• _Task prompt_
Every line of the records that contains the string "pantun" counts once; give the total and nothing else.

• _Given records_
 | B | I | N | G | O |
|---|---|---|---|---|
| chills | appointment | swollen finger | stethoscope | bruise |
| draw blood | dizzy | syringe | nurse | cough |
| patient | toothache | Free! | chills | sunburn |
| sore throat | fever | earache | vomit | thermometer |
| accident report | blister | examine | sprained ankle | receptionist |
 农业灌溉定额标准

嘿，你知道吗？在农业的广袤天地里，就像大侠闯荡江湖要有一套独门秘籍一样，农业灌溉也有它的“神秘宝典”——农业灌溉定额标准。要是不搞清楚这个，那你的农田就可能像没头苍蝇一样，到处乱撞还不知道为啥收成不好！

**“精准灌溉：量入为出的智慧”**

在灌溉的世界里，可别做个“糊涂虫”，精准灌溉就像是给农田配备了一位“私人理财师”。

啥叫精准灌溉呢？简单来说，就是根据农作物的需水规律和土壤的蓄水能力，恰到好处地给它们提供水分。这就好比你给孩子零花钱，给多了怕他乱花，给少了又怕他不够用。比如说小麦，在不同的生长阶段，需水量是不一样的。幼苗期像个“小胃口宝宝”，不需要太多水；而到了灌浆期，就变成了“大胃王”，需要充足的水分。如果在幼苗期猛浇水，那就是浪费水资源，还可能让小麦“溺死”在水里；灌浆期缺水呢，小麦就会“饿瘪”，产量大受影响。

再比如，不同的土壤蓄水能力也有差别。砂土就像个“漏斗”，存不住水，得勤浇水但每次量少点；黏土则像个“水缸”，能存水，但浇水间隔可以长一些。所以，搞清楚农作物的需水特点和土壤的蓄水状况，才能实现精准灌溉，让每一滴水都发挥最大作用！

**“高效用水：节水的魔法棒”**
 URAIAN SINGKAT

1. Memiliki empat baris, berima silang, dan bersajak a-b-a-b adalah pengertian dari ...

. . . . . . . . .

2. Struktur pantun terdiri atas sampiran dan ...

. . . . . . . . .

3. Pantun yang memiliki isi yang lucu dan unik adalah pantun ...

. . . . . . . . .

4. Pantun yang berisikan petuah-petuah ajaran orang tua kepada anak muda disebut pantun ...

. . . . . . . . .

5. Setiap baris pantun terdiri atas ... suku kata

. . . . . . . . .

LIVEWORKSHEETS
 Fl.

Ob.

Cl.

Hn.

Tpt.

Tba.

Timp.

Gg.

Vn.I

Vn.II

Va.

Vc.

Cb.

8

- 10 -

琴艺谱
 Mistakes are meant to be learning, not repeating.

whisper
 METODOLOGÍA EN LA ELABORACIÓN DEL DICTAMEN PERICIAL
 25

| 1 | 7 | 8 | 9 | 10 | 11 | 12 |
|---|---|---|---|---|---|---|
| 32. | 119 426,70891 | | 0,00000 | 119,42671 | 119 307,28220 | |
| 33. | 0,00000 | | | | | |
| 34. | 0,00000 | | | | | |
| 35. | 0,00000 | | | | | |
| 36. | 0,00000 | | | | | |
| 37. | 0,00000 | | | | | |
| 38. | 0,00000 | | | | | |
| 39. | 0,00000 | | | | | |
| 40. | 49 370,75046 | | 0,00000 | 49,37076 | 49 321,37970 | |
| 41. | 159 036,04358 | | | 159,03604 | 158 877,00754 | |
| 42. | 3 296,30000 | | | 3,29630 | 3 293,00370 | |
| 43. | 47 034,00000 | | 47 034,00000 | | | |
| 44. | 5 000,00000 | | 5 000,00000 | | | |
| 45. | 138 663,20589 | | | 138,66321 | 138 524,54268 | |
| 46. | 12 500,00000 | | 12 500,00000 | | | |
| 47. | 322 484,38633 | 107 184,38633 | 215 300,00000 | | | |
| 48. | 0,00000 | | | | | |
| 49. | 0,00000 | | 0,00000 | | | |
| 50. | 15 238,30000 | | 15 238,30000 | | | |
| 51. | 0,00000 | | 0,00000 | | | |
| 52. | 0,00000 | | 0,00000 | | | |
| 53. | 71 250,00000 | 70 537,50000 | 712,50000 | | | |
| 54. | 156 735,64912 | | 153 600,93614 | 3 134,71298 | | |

• _Response to this exercise_
4